L’Occident n’a pas su voir que du crime de Tiananmen surgissait la Chine d’aujourd’hui. En 1989, après la répression du mouvement démocratique, nombreux sont ceux qui prédisent la chute du régime communiste chinois. « Un pouvoir qui tire sur sa jeunesse n’a pas d’avenir », déclare le président François Mitterrand. Trente ans plus tard, le régime de Pékin lui donne tort.

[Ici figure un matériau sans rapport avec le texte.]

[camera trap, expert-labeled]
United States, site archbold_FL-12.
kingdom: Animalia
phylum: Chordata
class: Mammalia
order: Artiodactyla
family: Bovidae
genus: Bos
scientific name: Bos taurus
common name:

De la tragédie est né un nouveau modèle : Tiananmen est le terreau – et le secret de famille – de la dictature qui se déploie sous nos yeux. Dans le sillage de juin 1989 triomphe un courant d’idées connu sous le nom de néo-autoritarisme chinois. D’abord conceptualisé à des fins de justification du massacre puis comme étape nécessaire avant la démocratisation, il n’a cessé de monter en puissance jusqu’à la version « dure » qui est celle d’aujourd’hui. « Il existe une solution chinoise », a déclaré Xi Jinping. Il est temps que les démocraties occidentales comprennent la logique à l’œuvre dans ce pays depuis trente ans pour éventuellement la contrer.
François Bougon est journaliste au Monde. Sinophone, il est l’auteur notamment de Dans la tête de Xi Jinping (Solin/Actes sud 2017).